Oggi la situazione del mondo è cambiata rispetto al passato ma combattere il terrorismo rimane una delle priorità e si mettono da parte le dispute politiche per affrontarlo. Questo modus operandi è anche un modo per rimodellare le coalizioni politiche.

Anche la tempistica dell’incontro è importante, dal punto di vista della sicurezza, rischi e sfide aumenteranno sicuramente nel prossimo periodo post Covid. Frustrazione economica, difficoltà socio-economiche, mancanza di fiducia nelle politiche pubbliche nell’offrire soluzioni a problemi complicati concedono un terreno fertile per Daesh e gruppi terroristici per operare e adottare una strategia emergente.

Siamo tutti d’accordo sul fatto che Daesh non ha alcun controllo sul territorio, ma è importante ricordare che il rischio latente a volte è molto pericoloso, poiché anche i gruppi terroristici assimilano i propri errori e col tempo sostituiscono le tattiche e la metodologia di lavoro. Ci si riferisce in particolare la capacità di ricostruire le sue reti e di attaccare non solo le forze di sicurezza ma anche i civili. Questo nuovo modo di agire non si limiterà alle aree in Iraq e Siria in cui la coalizione non è attiva, ma al mondo intero, anche in considerazione del fatto che l’ideologia dominante dell’Isis non riconosce confini o nazioni.

Qui è d’obbligo pensare alla minaccia dell’Isis con una dimensione più ampia, anche il rapporto tra terrorismo e criminalità va affrontato molto più seriamente rispetto al passato. Pertanto, è importante vedere la massiccia operazione internazionale concepita congiuntamente nel giugno 2021 dall’Fbi e dalle forse australiane, che ha sviluppato e gestito una società di dispositivi crittografati, chiamata Anom, che è stata poi utilizzata per accedere alle reti della criminalità organizzata in più di 100 paesi. Questo strumento consente alla polizia di monitorare le chat sul traffico di droga, il riciclaggio di denaro sporco e persino i complotti con scopo di omicidio.

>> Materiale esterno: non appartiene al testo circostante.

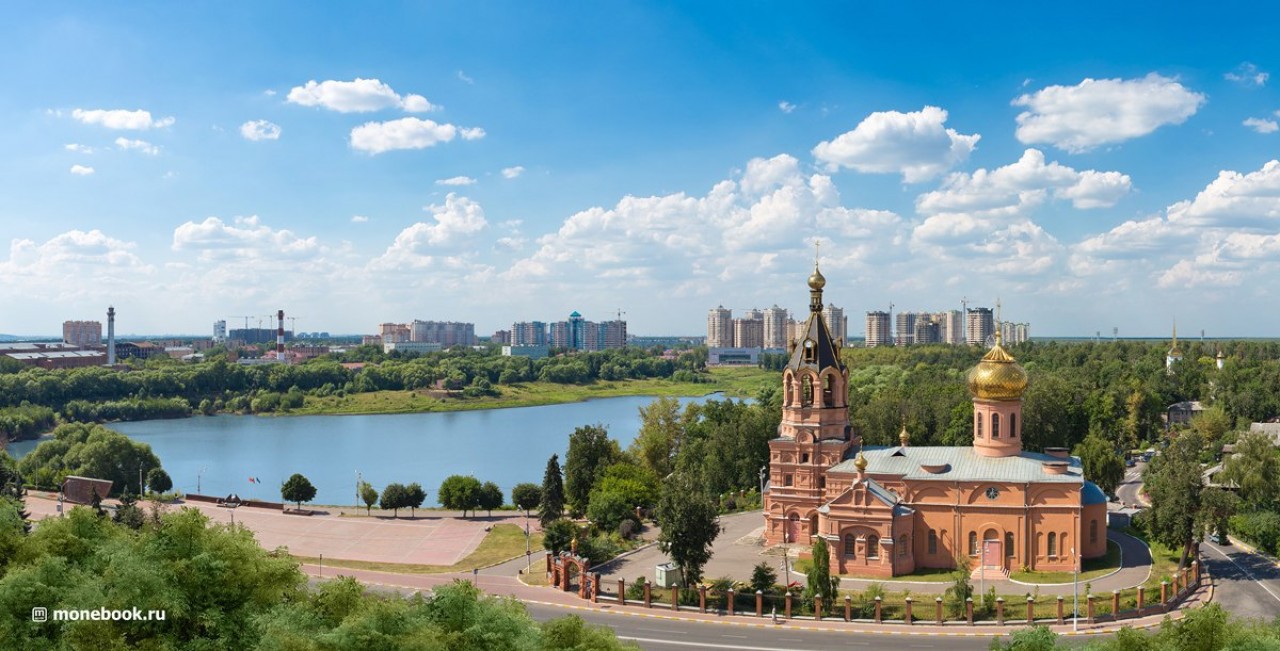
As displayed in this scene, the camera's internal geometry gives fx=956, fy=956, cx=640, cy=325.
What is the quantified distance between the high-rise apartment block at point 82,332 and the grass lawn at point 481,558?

Questo importante progetto e programma anti criminalità dovrebbe rientrare a pieno titolo nel nuovo progetto della coalizione Anti-Daesh: contrastare questo sacro matrimonio tra criminalità e terrorismo. Per continuare ad esercitare pressione sull’Isis, è di fondamentale importanza migliorare la condivisione delle informazioni non solo sul terrorismo ma anche sulle tendenze criminali.

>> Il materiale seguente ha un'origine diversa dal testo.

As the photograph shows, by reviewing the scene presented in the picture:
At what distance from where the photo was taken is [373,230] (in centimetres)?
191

Nonostante il tema dell’incontro sia quello di riaffermare la condivisa determinazione a continuare la lotta contro Daesh/ISIS, e a creare le condizioni per la sconfitta duratura del gruppo terroristico, è difficile non vedere questa iniziativa come una nuova forma di diplomazia che abbia come obiettivo quello di collegare le politiche attraverso un solido terreno comune di consenso sulle modalità da utilizzare per sconfiggere l’Isis.

Il rilancio del lavoro di coalizione anti Isis/Daesh lascia spazio alla speranza di trovare soluzioni a problemi comuni, in particolare ad alcuni problemi complicati a lungo termine come Siria, Iraq e Sahel, allo stesso tempo apre anche lo spazio, per la possibilità di costruire un consenso sulle politiche globali, poiché il terreno per combattere il terrorismo sarebbe la migliore piattaforma in cui “Gli accordi superano i disaccordi”.